Wir gingen gemeinsam in die Küche und setzten uns an den Tisch.

„Es lief anders als erwartet“, versuchte Lenni zu erklären.

Ich legte meine Hand auf seine Schulter und gab ihm so das Zeichen, den Versuch abzubrechen, weil ich wusste, dass Mutter Recht hatte. Wir hatten uns in etwas verrannt. Wir wollten einfach nicht einsehen, dass wir uns getäuscht hatten und hielten deswegen krampfhaft an unseren Theorien fest, bis wir schließlich in diese Schieflage geraten waren und nur noch nach Hause wollten.

„Ich war krank vor Sorge um euch. Vater habe ich auch schon ganz verrückt gemacht. Rückkehr 30.08. war doch fest abgemacht und als wir Tags zuvor telefonierten, habt ihr das auch nochmal bestätigt. Wo wart ihr die drei Tage noch?“, wollte Mutter wissen und versuchte dabei nicht vorwurfsvoll zu klingen.

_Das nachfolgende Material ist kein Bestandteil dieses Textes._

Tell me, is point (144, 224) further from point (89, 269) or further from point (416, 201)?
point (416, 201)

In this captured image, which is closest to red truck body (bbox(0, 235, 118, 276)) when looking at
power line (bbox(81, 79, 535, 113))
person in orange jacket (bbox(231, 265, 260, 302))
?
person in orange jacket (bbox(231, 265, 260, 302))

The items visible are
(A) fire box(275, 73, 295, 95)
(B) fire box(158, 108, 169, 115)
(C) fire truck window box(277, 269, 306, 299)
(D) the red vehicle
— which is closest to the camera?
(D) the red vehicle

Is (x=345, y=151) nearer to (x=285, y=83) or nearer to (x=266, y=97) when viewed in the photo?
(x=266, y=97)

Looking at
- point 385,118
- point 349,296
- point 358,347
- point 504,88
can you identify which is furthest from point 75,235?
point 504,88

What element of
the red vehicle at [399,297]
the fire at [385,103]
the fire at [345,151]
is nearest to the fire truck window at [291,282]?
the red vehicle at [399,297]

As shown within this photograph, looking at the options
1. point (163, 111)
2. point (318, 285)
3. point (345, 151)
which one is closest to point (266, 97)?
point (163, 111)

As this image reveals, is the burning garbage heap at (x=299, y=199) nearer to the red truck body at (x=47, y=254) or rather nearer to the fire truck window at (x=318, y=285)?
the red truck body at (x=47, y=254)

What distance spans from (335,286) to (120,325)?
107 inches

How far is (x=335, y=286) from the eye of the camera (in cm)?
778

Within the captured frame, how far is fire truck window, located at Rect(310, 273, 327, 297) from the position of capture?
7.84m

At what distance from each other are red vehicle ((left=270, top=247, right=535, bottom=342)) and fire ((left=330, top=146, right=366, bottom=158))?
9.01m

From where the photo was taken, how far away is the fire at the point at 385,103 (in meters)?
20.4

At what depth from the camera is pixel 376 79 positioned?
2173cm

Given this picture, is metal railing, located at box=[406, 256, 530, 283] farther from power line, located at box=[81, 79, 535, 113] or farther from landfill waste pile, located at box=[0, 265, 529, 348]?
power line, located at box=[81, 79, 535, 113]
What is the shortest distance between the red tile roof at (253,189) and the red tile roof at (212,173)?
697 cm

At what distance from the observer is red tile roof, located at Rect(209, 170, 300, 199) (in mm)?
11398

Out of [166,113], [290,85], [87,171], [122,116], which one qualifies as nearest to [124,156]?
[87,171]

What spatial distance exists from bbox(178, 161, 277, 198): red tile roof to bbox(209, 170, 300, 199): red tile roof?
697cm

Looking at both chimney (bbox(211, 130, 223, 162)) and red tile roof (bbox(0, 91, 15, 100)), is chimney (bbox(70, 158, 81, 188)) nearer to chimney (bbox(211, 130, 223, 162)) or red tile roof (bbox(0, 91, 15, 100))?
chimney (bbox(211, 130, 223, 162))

Das gelang ihr aber nur bedingt, doch Lenni und ich hatten es auch nicht anders erwartet. Wir schauten uns fragend an und überlegten, ob wir ihr die Wahrheit erzählen sollten. Lenni war das Ergebnis eines One-Night-Stands, seine Mutter zog ihn alleine auf und seitdem sie gestorben war, verbrachte er ziemlich viel Zeit bei uns. Wir waren eine Art Ersatzfamilie für ihn geworden und ich sah ihn inzwischen mehr wie einen Bruder als nur einen Freund. Ich verstand mich so gut mit ihm, dass wir nur über Gestik und Mimik miteinander kommunizieren konnten und sein dezentes Kopfschütteln und der leicht beschämte Blick verrieten mir, dass er nicht wollte, dass wir Mutter ganz ehrlich alles erzählen. Zwar wäre ich spontan anderer Meinung gewesen, aber Lennis Zweifel brachten auch mich ins Grübeln und ich dachte, dass es vielleicht doch besser sei, Mutter vor der Wahrheit zu schützen.
Wir vermischten also ein paar Standartausreden mit den harmlosen Dingen, die uns wirklich widerfahren waren und schafften es so irgendwie eine halbwegs plausible Geschichte zusammenzubekommen. Meiner früheren Deutschlehrerin Frau Bieler, die ich während meiner Schulzeit nicht sonderlich mochte, dankte ich jetzt innerlich dafür, dass sie mich einfach in die Theater-AG steckte und mich dort immer wieder dazu brachte, mein Improvisationstalent zu trainieren. Und Lenni hatte sich in seiner Schulzeit so viele Ausreden fürs Zuspätkommen einfallen lassen müssen, dass ihm das Geschichtenerfinden jetzt nicht sonderlich schwerfiel.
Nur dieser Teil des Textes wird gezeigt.